#### [Problem details]
Go to the line that contains "Zoran Đinđić u". Restate that line and each one after it exactly, through the end of the records, without pictures.
╭──
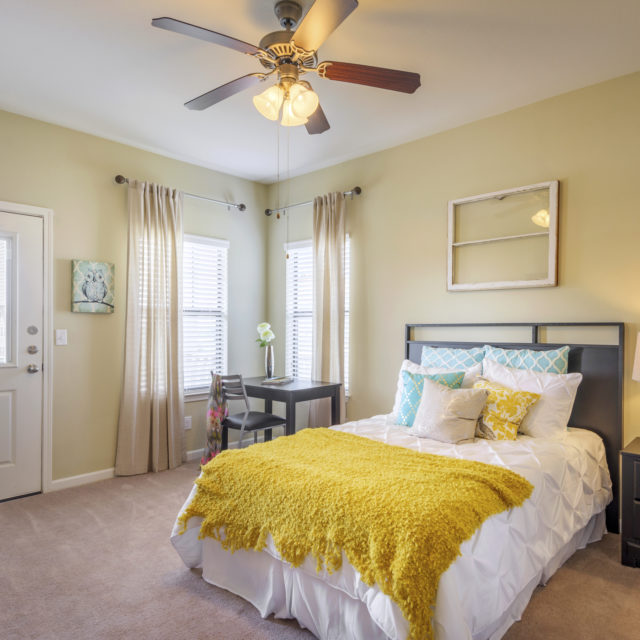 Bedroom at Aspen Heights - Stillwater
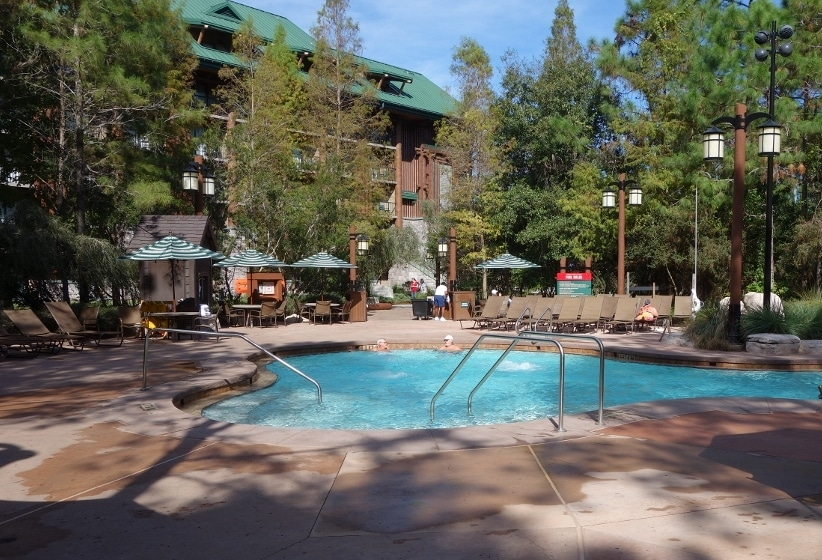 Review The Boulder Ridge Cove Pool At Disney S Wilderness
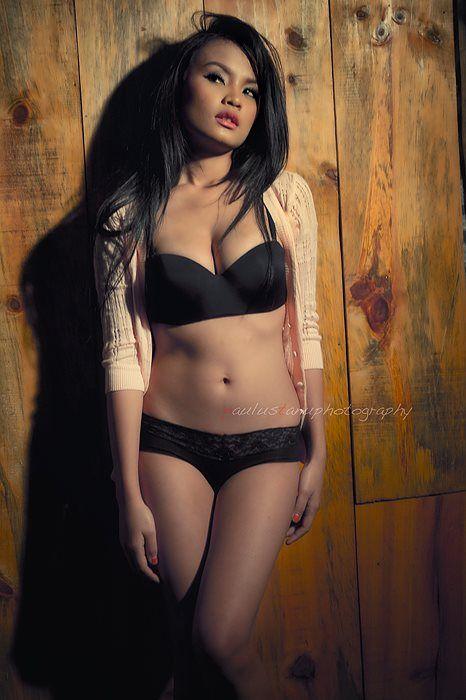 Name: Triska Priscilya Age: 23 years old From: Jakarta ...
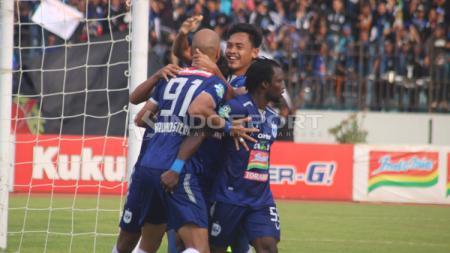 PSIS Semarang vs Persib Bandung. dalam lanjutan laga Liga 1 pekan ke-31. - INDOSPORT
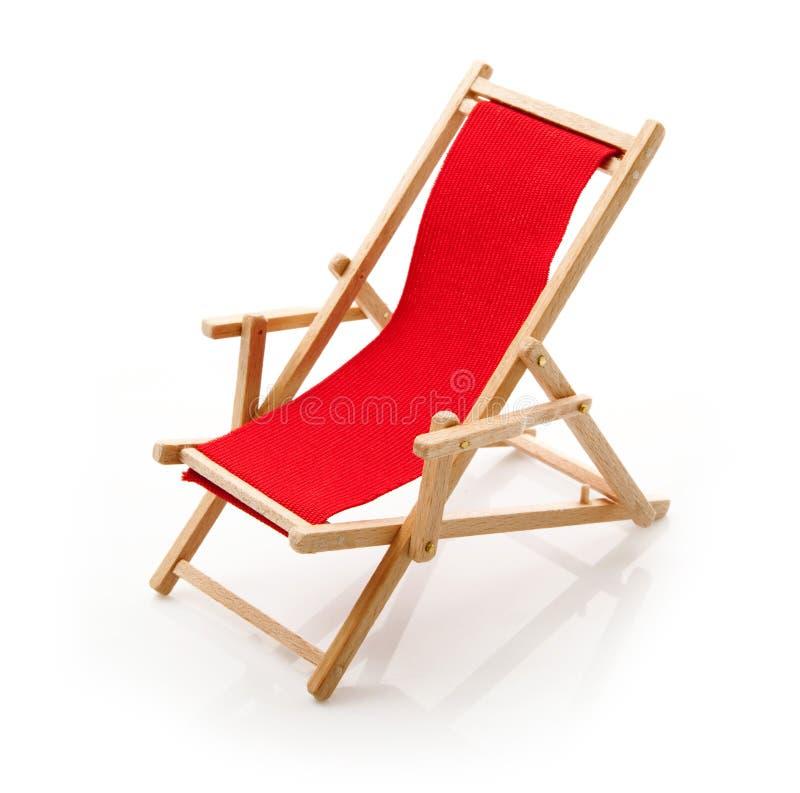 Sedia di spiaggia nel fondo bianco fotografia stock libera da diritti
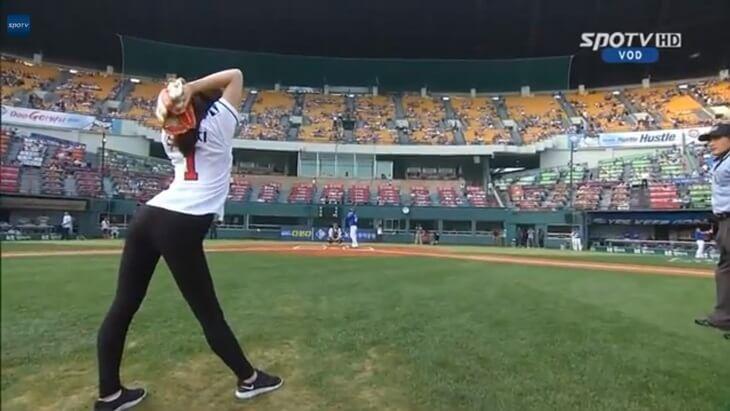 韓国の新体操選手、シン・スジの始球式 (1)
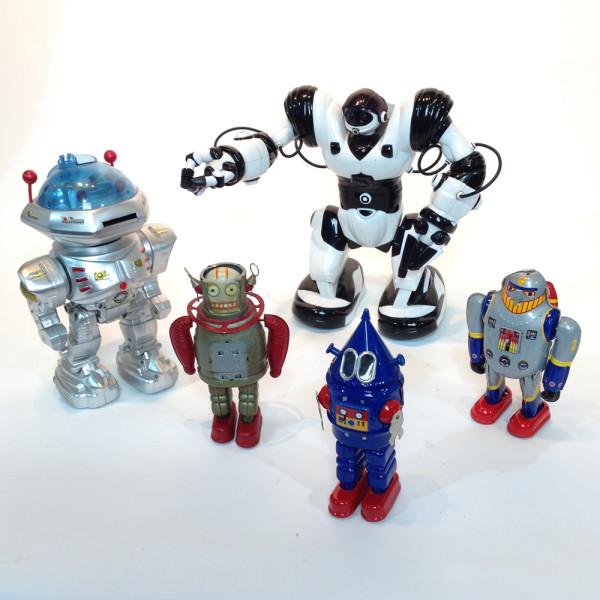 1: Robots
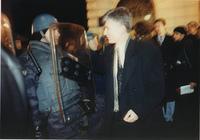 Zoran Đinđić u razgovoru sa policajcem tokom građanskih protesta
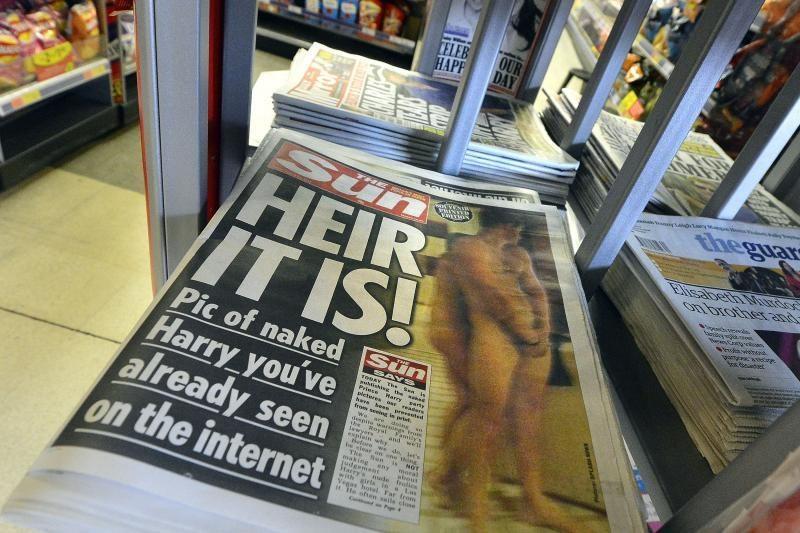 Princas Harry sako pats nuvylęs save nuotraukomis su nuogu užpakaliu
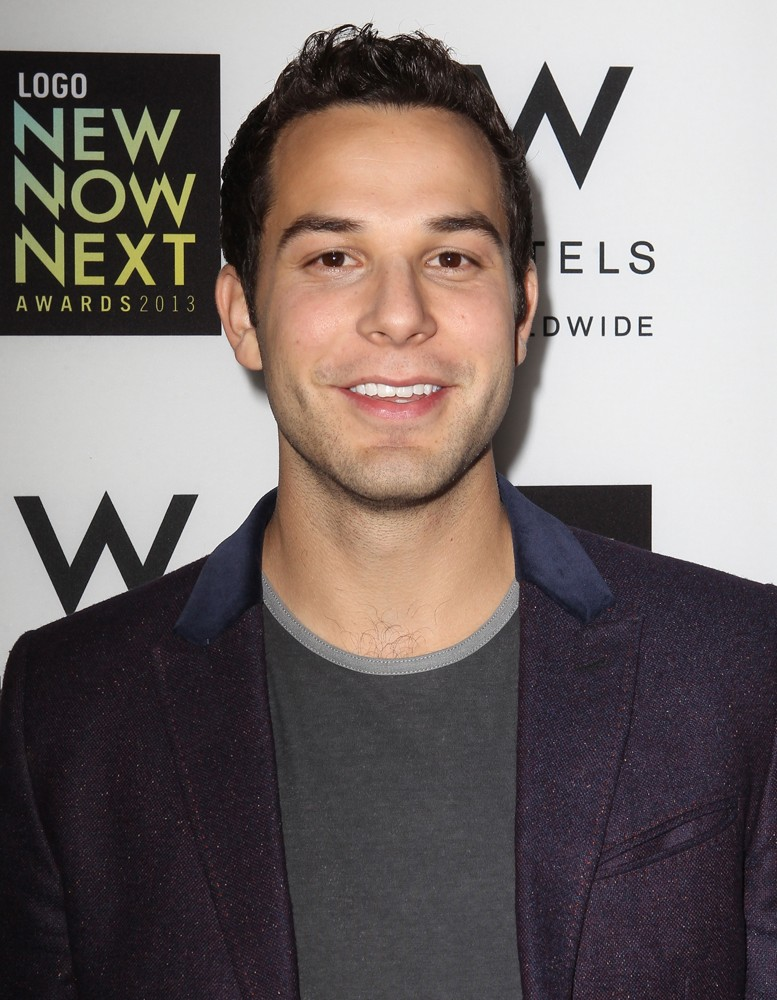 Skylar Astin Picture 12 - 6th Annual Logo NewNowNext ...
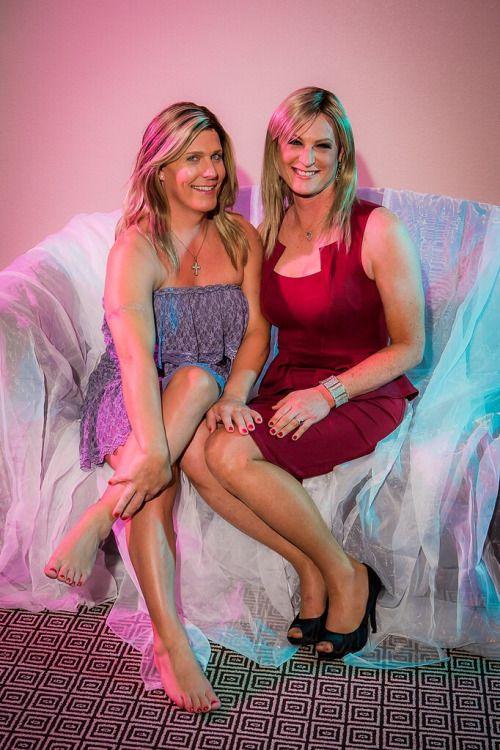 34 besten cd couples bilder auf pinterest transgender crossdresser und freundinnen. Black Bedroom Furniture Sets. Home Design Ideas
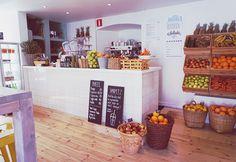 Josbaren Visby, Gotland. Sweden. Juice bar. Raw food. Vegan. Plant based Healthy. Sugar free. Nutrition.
╰──
#### [Response box]
 Zoran Đinđić u razgovoru sa policajcem tokom građanskih protesta
 Princas Harry sako pats nuvylęs save nuotraukomis su nuogu užpakaliu
 Skylar Astin Picture 12 - 6th Annual Logo NewNowNext ...
 34 besten cd couples bilder auf pinterest transgender crossdresser und freundinnen. Black Bedroom Furniture Sets. Home Design Ideas
 Josbaren Visby, Gotland. Sweden. Juice bar. Raw food. Vegan. Plant based Healthy. Sugar free. Nutrition.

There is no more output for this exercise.